The Verbs: Many of the keywords are at the beginning of the line, and look like commands, function calls, closure calls, etc. By leaving those keywords in the language but also allowing them to be used as names, the compiler could determine from the context which usage was intended. From the programmer's point of view, a while{ ... } statement would be no different to the use{ ... } closure call, and the assert ... statement no different to the println ... call. Eligible keywords from Java are: for, while, do, if, else, switch, case, default, try, catch, finally, return, throw, break, continue, package, import, class, assert, and synchronized (as a block header). They could even look like they're defined in a standard library class, eg, mylang.lang.System.for(...), mylang.lang.System.while(...), etc. To enable this, the language would need to allow closures with multi-name syntax, eg, myIf(...) myElse(...). Such keywords could then be internationalized by programmers using the same mechanism as for names in standard libraries. (Though in fact, some of these verb-keywords may be definable in terms of others, eg, default defined as case Object || null.)
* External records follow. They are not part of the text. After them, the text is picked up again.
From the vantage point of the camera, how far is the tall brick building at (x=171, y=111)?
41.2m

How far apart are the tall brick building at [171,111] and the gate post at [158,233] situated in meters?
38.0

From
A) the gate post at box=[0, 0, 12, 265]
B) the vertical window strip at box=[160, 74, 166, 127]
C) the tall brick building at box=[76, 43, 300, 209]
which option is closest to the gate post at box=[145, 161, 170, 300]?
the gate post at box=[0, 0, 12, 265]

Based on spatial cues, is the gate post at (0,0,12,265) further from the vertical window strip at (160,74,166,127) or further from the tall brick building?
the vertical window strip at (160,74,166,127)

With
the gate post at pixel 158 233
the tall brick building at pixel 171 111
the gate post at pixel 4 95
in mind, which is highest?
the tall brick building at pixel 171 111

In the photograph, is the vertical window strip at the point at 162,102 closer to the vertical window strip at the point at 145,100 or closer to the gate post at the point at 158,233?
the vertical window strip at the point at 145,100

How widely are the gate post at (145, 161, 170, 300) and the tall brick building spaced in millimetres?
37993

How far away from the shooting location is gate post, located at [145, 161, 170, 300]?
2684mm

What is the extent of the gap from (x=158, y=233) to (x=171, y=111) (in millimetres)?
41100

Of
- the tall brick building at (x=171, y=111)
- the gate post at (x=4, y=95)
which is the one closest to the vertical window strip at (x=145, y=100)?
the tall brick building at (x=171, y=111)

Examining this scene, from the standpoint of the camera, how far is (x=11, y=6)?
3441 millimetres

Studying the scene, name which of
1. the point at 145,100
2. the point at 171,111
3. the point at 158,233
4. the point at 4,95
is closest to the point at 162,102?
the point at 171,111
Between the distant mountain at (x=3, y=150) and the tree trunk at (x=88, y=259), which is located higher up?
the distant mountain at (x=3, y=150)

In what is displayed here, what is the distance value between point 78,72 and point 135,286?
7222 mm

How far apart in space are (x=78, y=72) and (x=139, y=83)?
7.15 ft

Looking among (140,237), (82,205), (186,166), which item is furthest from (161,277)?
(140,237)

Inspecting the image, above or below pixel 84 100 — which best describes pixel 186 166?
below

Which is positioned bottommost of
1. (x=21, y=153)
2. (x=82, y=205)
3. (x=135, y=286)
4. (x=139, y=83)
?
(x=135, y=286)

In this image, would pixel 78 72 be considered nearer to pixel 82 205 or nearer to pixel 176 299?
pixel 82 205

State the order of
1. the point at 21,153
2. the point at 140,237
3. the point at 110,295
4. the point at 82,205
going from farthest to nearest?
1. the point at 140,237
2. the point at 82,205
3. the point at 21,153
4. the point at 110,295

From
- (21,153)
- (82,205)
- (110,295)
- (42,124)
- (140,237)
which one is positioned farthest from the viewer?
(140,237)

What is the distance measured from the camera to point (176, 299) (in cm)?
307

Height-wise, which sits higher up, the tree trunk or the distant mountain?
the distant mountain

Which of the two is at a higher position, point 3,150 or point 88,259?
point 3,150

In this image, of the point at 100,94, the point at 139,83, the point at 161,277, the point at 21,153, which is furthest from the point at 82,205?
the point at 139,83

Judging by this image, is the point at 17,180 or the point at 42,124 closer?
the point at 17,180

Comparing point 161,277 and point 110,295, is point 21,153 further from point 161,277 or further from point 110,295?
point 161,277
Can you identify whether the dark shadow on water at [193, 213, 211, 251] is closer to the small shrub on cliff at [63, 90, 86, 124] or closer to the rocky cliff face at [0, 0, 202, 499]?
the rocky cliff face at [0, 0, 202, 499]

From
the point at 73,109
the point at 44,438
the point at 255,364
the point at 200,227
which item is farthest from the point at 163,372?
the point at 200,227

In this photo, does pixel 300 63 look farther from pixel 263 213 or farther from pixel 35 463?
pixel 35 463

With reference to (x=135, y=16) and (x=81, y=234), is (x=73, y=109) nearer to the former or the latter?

As for the other keywords:
extends and implements can be distinguished from their context, and could be replaced with a colon. So could throws. const and goto could finally be retired. new and instanceof could each be macros that add in some alternative symbols. (Some languages with Java syntax do the opposite, adding in new keywords, such as as and in, as alternatives to symbols in the language.) We could eliminate this and super as keywords by considering a class to be divided into an outer, static portion, and an inner, instantiable portion, borrowing an idea from the Scala language. The static modifiers would be absent from the outer portion, and the inner portion would be bracketed with object this extends super{ ... }, where this and super are simply defaults for any names a programmer might choose. The current class definition syntax would expand as a macro to this new syntax, and the new object keyword would be a verb-keyword, just like class.

We could thus internationalize the keywords for a Java-style language which uses keywords and names with the same syntactic form.